Annoyed…

You know when something happens and you get annoyed for some reason…and then usually the annoyed feeling goes away after a few minutes and you get on with your life….yeh… well sometimes i worry things annoy me way more than normal…things that aren’t even ‘annoying’ things…

The ‘Arguing for the sake of it’ approach

I rang to change some train tickets:

Ticket Man: What is your name?
Me: The tickets are booked under Sue Theaker
Man: Is that you?
Me: No
Man: Who is she?
Me: My mum
Man: Then i have to speak to her
Me: She’s not here, but she paid under my name, with my card and the tickets are for me
Man: I can’t see that on my system so i have to speak to Sue
Me: but i could have just pretended to be Sue
Man: Yes but you didn’t
Me: Fine, so i’ll ring back in 10 minutes and say my name is Sue Theaker and you’ll do it?’
man: No cos i’ll know
Me: yeh but i might get someone else in the call centre and they won’t know
Man: That is not the point
Me: so it’s ok for my mum to use a credit card that doesn’t belong to her to pay for stuff over the phone, but you won’t speak to me cos i have the the wrong name?!
Man: yes
Me: goodbye

The ‘Just plain irrational’ approach

We went to an air show the other day (in Gloucestershire) and while we were waiting on the coach to come home, I saw there was a Belgian coach waiting… It was 6.30 pm by this time and I became irrationally concerned about how the Belgians were going to get home before bed time….to the point where I kept firing questions at Neil ‘do you think the coach is going all the way back tonight?’ ‘Will they be able to sleep on the coach?’ ‘Maybe they will stay at a hotel in England tonight?’ ‘Maybe they are coming back to the air show tomorrow?’. Of course Neil couldn’t answer any of my questions and he is used to my obsessive weirdness so he mainly ignored me. Then I realised I had let the plight of the Belgian tourists stress me out far more than I should have and the fact that there were all these unanswered questions going around in my head for NO LOGICAL REASON made me so mad.

The ‘i really should just shut my mouth’ approach

One time in the gym….I was doing some crunches (people who know me, know i don’t do the gym for fun..), and an instructor came over and told me I was doing it wrong and shouldn’t be holding my head. Instead of just smiling and nodding like a normal person…i got freakishly annoyed with the man and proceeded to tell him that my head would fall off if i didn’t hold it and that my neck is too weak for crunches and that he should be glad i am even at the gym in the first place and if he didn’t go away and leave me alone i would leave.

The Overreaction 

Then there was the time i was on holiday with the girls…in spain… and on our first night in the hotel we got told off for being a bit too loud… we weren’t really being that loud to be honest but fair enough…we shut up.
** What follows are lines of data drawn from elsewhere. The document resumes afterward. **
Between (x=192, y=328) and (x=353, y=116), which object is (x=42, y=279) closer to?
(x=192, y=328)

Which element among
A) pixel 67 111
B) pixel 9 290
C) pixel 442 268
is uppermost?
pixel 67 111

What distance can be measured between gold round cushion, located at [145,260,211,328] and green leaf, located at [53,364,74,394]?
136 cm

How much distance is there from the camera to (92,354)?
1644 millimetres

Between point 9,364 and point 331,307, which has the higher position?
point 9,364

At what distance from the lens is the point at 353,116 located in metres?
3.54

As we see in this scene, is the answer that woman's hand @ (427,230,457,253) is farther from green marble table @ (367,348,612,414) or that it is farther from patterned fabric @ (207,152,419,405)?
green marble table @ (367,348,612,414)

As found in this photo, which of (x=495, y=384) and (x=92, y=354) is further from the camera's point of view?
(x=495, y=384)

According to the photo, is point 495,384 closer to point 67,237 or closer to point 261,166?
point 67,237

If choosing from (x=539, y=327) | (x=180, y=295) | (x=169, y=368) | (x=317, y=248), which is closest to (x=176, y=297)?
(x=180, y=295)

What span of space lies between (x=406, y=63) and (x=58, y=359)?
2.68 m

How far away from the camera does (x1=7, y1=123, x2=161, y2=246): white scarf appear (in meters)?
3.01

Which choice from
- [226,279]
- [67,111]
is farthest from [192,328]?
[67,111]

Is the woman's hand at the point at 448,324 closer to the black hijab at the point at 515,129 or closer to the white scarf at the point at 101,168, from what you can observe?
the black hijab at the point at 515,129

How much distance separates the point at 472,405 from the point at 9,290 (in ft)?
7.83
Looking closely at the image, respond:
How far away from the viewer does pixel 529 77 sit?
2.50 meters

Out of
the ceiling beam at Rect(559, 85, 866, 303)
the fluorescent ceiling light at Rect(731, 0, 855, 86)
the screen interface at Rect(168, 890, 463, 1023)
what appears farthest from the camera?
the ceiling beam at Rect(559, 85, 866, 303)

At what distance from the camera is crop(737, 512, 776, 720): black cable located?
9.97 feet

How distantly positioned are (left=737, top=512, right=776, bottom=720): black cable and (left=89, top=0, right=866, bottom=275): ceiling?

The security guard who told us off seemed to have a personal vendetta against us for the rest of the holiday however and a few days later when we were all fast asleep he cam banging on the door. I got up to answer the door cos i was sleeping in the loungy bit of our room. The guard said “I’ve told you girls before, please keep the noise down”…i stared at him, looked down at my PJs, and full on shouted…’FOR GOD’S SAKE (i think i mighta said something worse than this but i don’t like to commit swearing to text) MAN…YOU HAVE JUST WOKEN ME UP TO TELL ME TO BE QUIET, WHAT THE HELL DO YOU THINK WE WERE DOING, HAVING A SLEEP WALKING PARTY!!!’ whereby the man looked startled and my friend came running over to restrain me and assure the man i wasn’t mentally unstable.